Kathi zögerte mit ihrer Antwort. Wie seltsam, da wurden ihr mit einem Schlag gleich zwei Jobangebote gemacht. Beide reizten sie sehr. Aber die Zeit der Erholung zwischen dem Ansturm der Touristen auf ihre Schwaige hatte sie bitter nötig, gerade in diesem Jahr, das besonders heftig gewesen war.
»Jetzt sag doch nicht sofort nein, überleg dir die Sache einmal in Ruhe«, schlug er hastig vor. »Jetzt, wo ich Geld verdiene – also Aussicht darauf habe«, schränkte er grinsend ein, »könnte ich dich sogar bezahlen.« Er untertrieb, wie sie vermutete, denn sie wusste, dass er die erste Etage über dem Geschäft vermietet hatte.
»Ich werde es mir wirklich überlegen. Es klingt verlockend, es ist nur so, dass gerade eben mir Dominic das Gleiche vorgeschlagen hat.«
»Was, Bücher zu verkaufen?«, fragte er, naiv wie er manchmal sein konnte.

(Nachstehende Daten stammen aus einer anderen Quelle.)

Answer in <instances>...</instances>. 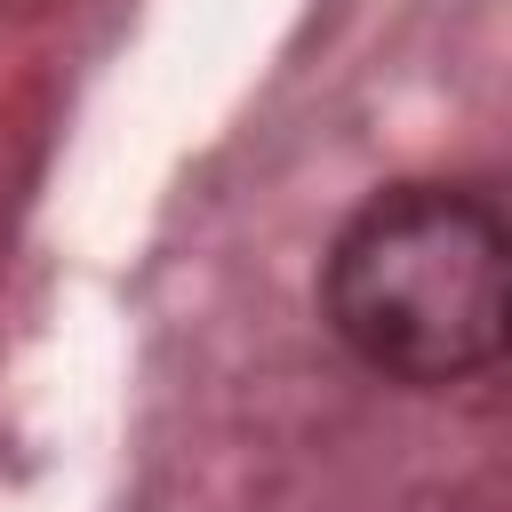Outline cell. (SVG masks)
I'll use <instances>...</instances> for the list:
<instances>
[{
  "label": "cell",
  "mask_w": 512,
  "mask_h": 512,
  "mask_svg": "<svg viewBox=\"0 0 512 512\" xmlns=\"http://www.w3.org/2000/svg\"><path fill=\"white\" fill-rule=\"evenodd\" d=\"M328 328L392 384H464L512 352V224L448 184L376 192L328 248Z\"/></svg>",
  "instance_id": "obj_1"
}]
</instances>
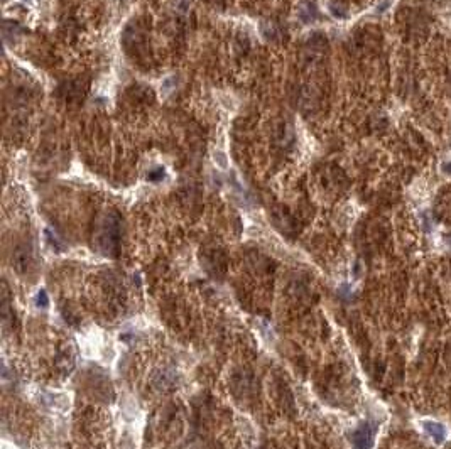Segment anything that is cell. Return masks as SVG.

»Schmarr’n. Ich könnte bei seiner Mutter das Bemalen der Schnitzereien lernen, weil sie dazu wegen ihrer schlimmen Arthritis kaum noch in der Lage ist. Und …«
»Unsinn, bei mir wirst du dringender gebraucht«, unterbrach er sie ungeduldig.

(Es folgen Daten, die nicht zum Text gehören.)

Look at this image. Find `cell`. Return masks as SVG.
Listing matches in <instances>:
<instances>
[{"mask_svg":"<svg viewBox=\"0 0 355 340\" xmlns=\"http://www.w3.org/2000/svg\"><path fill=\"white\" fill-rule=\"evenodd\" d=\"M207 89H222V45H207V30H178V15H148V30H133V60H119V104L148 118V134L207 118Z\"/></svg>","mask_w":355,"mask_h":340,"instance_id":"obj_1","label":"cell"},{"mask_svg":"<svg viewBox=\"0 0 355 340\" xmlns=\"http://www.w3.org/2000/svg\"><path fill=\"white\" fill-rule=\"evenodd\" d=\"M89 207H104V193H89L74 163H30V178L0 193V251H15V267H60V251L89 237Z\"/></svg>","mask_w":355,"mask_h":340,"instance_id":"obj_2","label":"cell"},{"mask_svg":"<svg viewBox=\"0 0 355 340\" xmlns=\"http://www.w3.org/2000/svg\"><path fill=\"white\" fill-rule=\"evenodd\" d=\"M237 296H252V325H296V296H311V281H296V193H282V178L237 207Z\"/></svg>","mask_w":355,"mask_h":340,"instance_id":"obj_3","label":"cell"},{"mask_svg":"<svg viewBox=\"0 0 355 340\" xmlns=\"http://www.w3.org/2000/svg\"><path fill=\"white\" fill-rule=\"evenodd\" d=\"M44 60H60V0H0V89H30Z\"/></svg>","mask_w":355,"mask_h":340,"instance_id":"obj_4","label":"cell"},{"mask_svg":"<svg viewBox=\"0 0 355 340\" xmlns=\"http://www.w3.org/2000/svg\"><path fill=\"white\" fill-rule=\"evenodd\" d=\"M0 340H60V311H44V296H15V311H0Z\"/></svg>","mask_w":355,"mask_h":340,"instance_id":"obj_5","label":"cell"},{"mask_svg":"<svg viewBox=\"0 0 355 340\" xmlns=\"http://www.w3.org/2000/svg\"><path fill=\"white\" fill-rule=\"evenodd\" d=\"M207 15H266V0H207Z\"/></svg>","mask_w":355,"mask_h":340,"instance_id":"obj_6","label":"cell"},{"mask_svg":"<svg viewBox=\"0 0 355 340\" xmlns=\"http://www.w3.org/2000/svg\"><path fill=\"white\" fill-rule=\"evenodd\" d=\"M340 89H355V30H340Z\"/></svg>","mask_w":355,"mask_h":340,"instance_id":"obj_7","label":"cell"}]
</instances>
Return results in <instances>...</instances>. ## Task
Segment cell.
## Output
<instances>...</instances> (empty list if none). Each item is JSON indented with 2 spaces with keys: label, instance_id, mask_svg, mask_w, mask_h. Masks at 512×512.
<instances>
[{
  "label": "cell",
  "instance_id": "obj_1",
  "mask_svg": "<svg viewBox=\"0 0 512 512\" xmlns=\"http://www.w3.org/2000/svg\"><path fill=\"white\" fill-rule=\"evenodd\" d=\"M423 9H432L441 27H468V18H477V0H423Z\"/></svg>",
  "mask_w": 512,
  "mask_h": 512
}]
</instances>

»Nein, du verstehst nicht. Auch bei Dominic würde ich nur einen halben Tag arbeiten, vorzugsweise nachmittags. Das mit der Aushilfe hier könnte also durchaus klappen – selbst wenn ich mich für Dominic entschiede, was ich noch nicht getan habe. Ich weiß ja gar nicht, ob ich so diffizile Arbeiten überhaupt machen kann«, gab sie zu bedenken.
»Mir egal. Hauptsache, du sagst mir deine Anwesenheit zu. Du liest viel und du bist intelligent genug, meine Bücher zu verkaufen«, gab er für seine Verhältnisse recht energisch von sich. »Und wenn du nur einen halben Tag Zeit hast, dann ginge das zur Not auch. Den Rest des Tages würde mir meine Mutter helfen, das hat sie ohnehin schon des Öfteren gemacht, wenn ich mal einen Auftrag zum Restaurieren hatte.«
»Ihr überrumpelt mich ja beinahe«, lachte sie. Es tat gut, gebraucht zu werden, dennoch würde sie absagen, aber sie wollte die beiden Männer nicht sofort enttäuschen. Morgen würde sie sie anrufen und ihre Angebote abschlagen. Sie sagte jedoch: »Ich werde es mir auf jeden Fall überlegen.«
In diesem Moment ging erneut die Türklingel. »Ja, überleg es dir in meinem Sinn«, legte er ihr nahe und stand auf.
»Man wird sehen.« Sie stand ebenfalls auf, und sie gingen in den Verkaufsraum, in dem eine Kundin auf ihn wartete. Versonnen deckte Kathi sich mit neuem Lesestoff ein und bezahlte, jedoch nicht ohne ihm zu versprechen, ihn spätestens morgen anzurufen und ihre Entscheidung mitzuteilen.
Zurück auf der Seiser Alm versuchte sie erneut, Ennio zu erreichen, doch wieder meldete sich nur seine Mailbox. Sie kniff angestrengt die Brauen zusammen.
Was stimmte hier denn nicht? War er so eingespannt mit diesem Besuch bei der Genossenschaft?
Seufzend entschied sie, sich auf den Weg zu den Lambachers zu machen. Es hatte einfach keinen Sinn, weiter in ihrem Zimmer zu grübeln, wo Ennio steckte, ob ihm möglicherweise etwas passiert war. Wenn ja, dann wusste seine Familie sicherlich Bescheid. Doch dann erhielt sie einen Anruf einer Freundin, die sie lange nicht gesehen hatte, und das Gespräch zog sich in die Länge.